**** ARTIGO ****
Por vezes, a solução que cria mais valor para o investidor imobiliário passa por fazer menos no empreendimento real em que os custos são elevados, mas não excluindo as atividades de suporte racional como o planeamento, a arquitetura, a engenharia e a gestão (regra geral com custos muito inferiores aos de construção a novo).
Preferência de ações com prefixo “re” às “des”
Com base no conceito de valor estimado a partir do DCF e para a satisfação de critérios ESG para responder às alterações climáticas e meio ambiente, é necessário mudar atitudes para um novo modelo económico. O novo modelo económico deveria copiar mais a natureza do que o comportamento da sociedade humana. A primeira entidade é muito mais inteligente e da qual a segunda é parte. Se a primeira altera muito, a segunda pode extinguir-se, apesar da ilusão que é rica.
A atitude nos processos económicos, compatível com o contexto da natureza, deveria focar a regeneração, reutilização, recuperação, reabilitação, revisão, e outras tantas ações que dependem do prefixo “re”. Por outro lado, a atitude deveria evitar as ações ainda tão correntes na economia atual como a destruição, demolição, desperdício, displicência, desprezo (pela vida natural) e tantas ações que iniciam com o prefixo “de”.
**** SECÇÃO DE DADOS ****
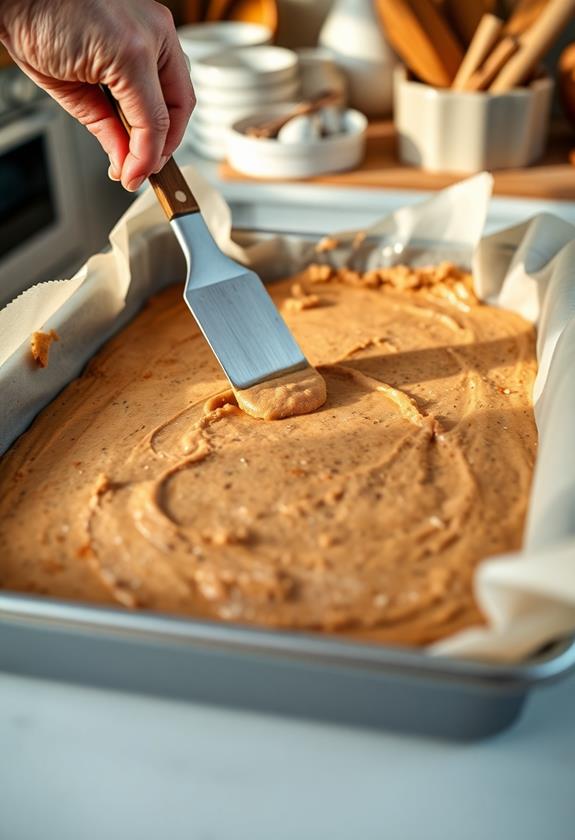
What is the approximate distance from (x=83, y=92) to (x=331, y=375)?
0.49 m

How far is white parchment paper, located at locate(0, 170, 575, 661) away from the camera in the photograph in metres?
****
• [PROBLEMAS A RESOLVER]:
- 1) Segundo o artigo, por que motivo o novo modelo económico deveria copiar mais a natureza do que o comportamento da sociedade humana? Responda em uma a três frases.
- 2) No artigo, reproduza o trecho que começa nas palavras "Preferência de ações" e termina após "que é rica.", substituindo "modelo económico" por "paradigma económico".
Responda apenas com base no artigo, sem recorrer aos dados.

• [SOLUÇÕES DAS TAREFAS]:
- 1) Porque a natureza é uma entidade muito mais inteligente e a sociedade humana faz parte dela. Se a natureza se alterar muito, a sociedade humana pode extinguir-se, apesar da ilusão de que é rica.

- 2)
Preferência de ações com prefixo “re” às “des”
Com base no conceito de valor estimado a partir do DCF e para a satisfação de critérios ESG para responder às alterações climáticas e meio ambiente, é necessário mudar atitudes para um novo paradigma económico. O novo paradigma económico deveria copiar mais a natureza do que o comportamento da sociedade humana. A primeira entidade é muito mais inteligente e da qual a segunda é parte. Se a primeira altera muito, a segunda pode extinguir-se, apesar da ilusão que é rica.